• **Exercise data**
↓
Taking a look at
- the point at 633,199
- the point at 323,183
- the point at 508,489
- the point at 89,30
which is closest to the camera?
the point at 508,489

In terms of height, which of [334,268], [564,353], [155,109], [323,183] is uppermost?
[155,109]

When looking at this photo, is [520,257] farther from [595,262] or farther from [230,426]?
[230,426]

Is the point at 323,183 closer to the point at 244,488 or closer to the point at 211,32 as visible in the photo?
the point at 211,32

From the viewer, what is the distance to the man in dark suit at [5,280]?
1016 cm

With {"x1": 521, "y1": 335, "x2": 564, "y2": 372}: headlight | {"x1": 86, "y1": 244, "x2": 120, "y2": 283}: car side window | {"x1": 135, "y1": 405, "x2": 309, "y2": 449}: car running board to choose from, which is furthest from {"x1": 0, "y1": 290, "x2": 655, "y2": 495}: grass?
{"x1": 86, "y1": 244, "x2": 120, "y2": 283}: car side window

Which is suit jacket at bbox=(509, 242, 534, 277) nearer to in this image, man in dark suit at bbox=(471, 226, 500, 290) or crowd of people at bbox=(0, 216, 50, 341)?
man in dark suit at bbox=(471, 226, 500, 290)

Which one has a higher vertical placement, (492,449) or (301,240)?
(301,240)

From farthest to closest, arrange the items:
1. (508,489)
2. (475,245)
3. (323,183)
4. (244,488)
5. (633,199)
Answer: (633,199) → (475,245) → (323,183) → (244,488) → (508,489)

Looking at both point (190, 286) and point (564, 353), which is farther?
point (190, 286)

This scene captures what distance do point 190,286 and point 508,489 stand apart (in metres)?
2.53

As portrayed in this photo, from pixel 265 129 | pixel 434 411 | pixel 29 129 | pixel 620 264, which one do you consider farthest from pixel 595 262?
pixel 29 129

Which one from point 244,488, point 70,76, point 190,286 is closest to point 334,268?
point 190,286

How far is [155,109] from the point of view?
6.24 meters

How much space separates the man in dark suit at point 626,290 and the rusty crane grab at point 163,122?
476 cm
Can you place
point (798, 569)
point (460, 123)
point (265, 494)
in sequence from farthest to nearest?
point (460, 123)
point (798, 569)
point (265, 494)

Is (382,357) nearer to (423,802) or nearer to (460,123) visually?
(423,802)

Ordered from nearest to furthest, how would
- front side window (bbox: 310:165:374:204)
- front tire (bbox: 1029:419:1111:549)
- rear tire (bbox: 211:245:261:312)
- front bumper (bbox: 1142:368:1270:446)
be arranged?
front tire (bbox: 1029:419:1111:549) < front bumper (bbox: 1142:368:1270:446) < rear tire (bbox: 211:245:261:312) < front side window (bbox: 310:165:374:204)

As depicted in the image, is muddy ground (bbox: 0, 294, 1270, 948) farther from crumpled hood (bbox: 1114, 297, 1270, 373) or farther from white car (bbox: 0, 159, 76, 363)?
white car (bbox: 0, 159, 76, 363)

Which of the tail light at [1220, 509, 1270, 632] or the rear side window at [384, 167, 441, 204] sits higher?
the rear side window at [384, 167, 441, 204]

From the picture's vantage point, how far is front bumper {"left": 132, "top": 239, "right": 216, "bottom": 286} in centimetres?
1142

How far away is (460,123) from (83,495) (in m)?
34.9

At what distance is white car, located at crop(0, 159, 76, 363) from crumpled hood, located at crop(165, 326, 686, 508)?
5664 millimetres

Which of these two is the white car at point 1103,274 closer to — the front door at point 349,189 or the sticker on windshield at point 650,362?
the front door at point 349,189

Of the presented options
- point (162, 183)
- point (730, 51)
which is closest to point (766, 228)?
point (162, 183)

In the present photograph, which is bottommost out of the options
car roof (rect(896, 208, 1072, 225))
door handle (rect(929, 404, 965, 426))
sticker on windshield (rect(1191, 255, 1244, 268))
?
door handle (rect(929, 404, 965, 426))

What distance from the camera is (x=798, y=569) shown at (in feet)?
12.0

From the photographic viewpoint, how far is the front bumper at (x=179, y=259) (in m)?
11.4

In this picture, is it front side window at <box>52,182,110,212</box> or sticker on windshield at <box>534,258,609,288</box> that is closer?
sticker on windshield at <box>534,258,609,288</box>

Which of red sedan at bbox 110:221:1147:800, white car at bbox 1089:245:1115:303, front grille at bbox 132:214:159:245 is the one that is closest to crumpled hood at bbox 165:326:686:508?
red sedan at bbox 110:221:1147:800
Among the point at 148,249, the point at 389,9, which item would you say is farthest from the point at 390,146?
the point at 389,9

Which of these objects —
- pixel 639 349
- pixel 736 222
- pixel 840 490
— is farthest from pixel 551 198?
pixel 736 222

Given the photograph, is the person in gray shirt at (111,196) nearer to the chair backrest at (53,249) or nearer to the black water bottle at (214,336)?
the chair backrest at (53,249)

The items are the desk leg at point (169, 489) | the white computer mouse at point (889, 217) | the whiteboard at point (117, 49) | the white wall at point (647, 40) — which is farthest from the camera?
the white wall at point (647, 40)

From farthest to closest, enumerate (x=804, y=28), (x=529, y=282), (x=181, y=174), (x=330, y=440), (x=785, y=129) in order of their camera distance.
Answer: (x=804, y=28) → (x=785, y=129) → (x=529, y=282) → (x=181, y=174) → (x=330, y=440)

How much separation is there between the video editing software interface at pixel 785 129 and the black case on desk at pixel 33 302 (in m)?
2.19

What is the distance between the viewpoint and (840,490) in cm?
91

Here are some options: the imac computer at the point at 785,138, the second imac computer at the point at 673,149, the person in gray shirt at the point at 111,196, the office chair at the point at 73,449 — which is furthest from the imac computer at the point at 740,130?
↑
• **Problem to work on**
Through the last line of the entries above, beginning at the line containing "In the present", transcribe each line exactly, both ends included and nothing more.

• **Complete answer**
In the present photograph, which is bottommost out of the options
car roof (rect(896, 208, 1072, 225))
door handle (rect(929, 404, 965, 426))
sticker on windshield (rect(1191, 255, 1244, 268))
?
door handle (rect(929, 404, 965, 426))

What distance from the camera is (x=798, y=569) shown at (in feet)?
12.0

From the photographic viewpoint, how far is the front bumper at (x=179, y=259) (in m)?
11.4

In this picture, is it front side window at <box>52,182,110,212</box> or sticker on windshield at <box>534,258,609,288</box> that is closer?
sticker on windshield at <box>534,258,609,288</box>

Which of red sedan at bbox 110:221:1147:800, white car at bbox 1089:245:1115:303, front grille at bbox 132:214:159:245 is the one that is closest to crumpled hood at bbox 165:326:686:508?
red sedan at bbox 110:221:1147:800
Among the point at 148,249, the point at 389,9, which item would you say is farthest from the point at 390,146?
the point at 389,9

Which of these objects —
- pixel 639 349
- pixel 736 222
- pixel 840 490
— is farthest from pixel 551 198?
pixel 736 222

Given the photograph, is the person in gray shirt at (111,196) nearer to the chair backrest at (53,249) or nearer to the black water bottle at (214,336)?
the chair backrest at (53,249)

The items are the desk leg at point (169, 489) | the white computer mouse at point (889, 217) | the whiteboard at point (117, 49) | the white wall at point (647, 40) — which is farthest from the camera?
the white wall at point (647, 40)

From farthest to closest, enumerate (x=804, y=28), (x=529, y=282), (x=181, y=174), (x=330, y=440), (x=785, y=129) in order of their camera distance.
Answer: (x=804, y=28) → (x=785, y=129) → (x=529, y=282) → (x=181, y=174) → (x=330, y=440)

How much separation is there between the video editing software interface at pixel 785 129 and the black case on desk at pixel 33 302 (in m)?
2.19

What is the distance between the viewpoint and (840,490) in cm?
91

Here are some options: the imac computer at the point at 785,138, the second imac computer at the point at 673,149, the person in gray shirt at the point at 111,196, the office chair at the point at 73,449 — which is furthest from the imac computer at the point at 740,130?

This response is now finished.